| Task instructions |
a) In the blog post about the Star Trek Which Way book, how many volumes did the Which Way series run for?
b) From the blog post about the Star Trek Which Way book, reproduce the passage starting with "Props to my" and going on through "of requiring dice.".
c) Carry on the blog post about the Star Trek Which Way book from the point where it stops.

-- START Excerpt provided --

Reading children’s books again, Thomas? I hear you say.
And the answer is, uh, yeah! And I’m glad I did it!
Props to my Facebook bud Willie for bringing this to my attention, after which I set out at Warp 2 to Abebooks and snagged this volume like a Tarbaxian Snag-beast.
What we’ve got here is a Chooseable Path Adventure book from a series called Which Way Books. Note that these are not to be generically referred to as Choose Your Own Adventure because that’s a trademark of Chooseco and they are very protective of that trademark. Longtime readers, or those who just like digging through inexpertly-sorted archives, might remember that I did a similar Chooseable Path Adventure book once, long ago, from the Sniper! series. That book had the interesting twist of requiring dice.
Which Way ran for twenty-four volumes, most of which, based on the titles, look like generic fantasy adventure stories and were written by someone named R.G. Austin. Several others are written by Stephen Mooser, with only two by the authors of this one, Barbara and Scott Siegel. Their other one, The Champ of T.V. Wrestling, looks fun.
But two of the books, this one and #15, are not generic fantasy adventures. They are both licensed Star Trek works, and before you ask, yes, I do own the other one now as well. It’s called Voyage to Adventure and it’s by Michael J. Dodge and I promise I’ll read it, too, and maybe do something special with it. I haven’t decided what yet.
So for this one, I started reading it and completed one cycle of the story. It was at that point that I realized how quickly that went, and I had an idea. I’m basically gonna live-blog this book. I’ve never tried this before so it might be a big mistake. We’ll see? Okay, let’s go.
This is the one I did before I had this live-blogging idea, so I’m working from notes here.

-- END Excerpt provided --
-- START Data lines --

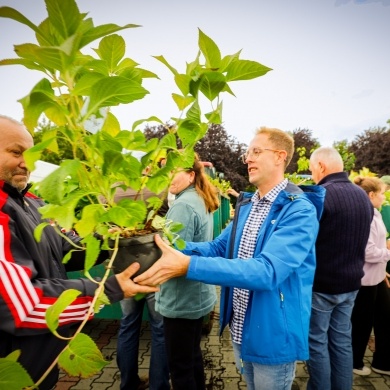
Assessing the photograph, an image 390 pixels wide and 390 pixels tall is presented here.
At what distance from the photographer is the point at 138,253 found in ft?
3.35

-- END Data lines --

| Answers to the problems |
a) Twenty-four volumes.

b)
Props to my Facebook bud Willie for bringing this to my attention, after which I set out at Warp 2 to Abebooks and snagged this volume like a Tarbaxian Snag-beast.
What we’ve got here is a Chooseable Path Adventure book from a series called Which Way Books. Note that these are not to be generically referred to as Choose Your Own Adventure because that’s a trademark of Chooseco and they are very protective of that trademark. Longtime readers, or those who just like digging through inexpertly-sorted archives, might remember that I did a similar Chooseable Path Adventure book once, long ago, from the Sniper! series. That book had the interesting twist of requiring dice.

c)
You begin the book by being introduced to the main idea, that you are a new ensign assigned to the Enterprise to receive “special training” on the best ship in the fleet. That’s an interesting writing decision, authors! I wonder why they didn’t just run with the reader being a new crewmember?
Right off the bat you are offered three choices: Do you want to hang around with Captain Kirk, Dr. McCoy, or Mr. Spock?
I went with Spock first, because Spock.
There’s not a lot more exposition before something wild happens. You’re walking down the corridor, having a chat, when there’s an explosion! Spock waves his tricorder around a bit and then declares that there’s an invisible ship somewhere outside, and that someone needs to beam over to it.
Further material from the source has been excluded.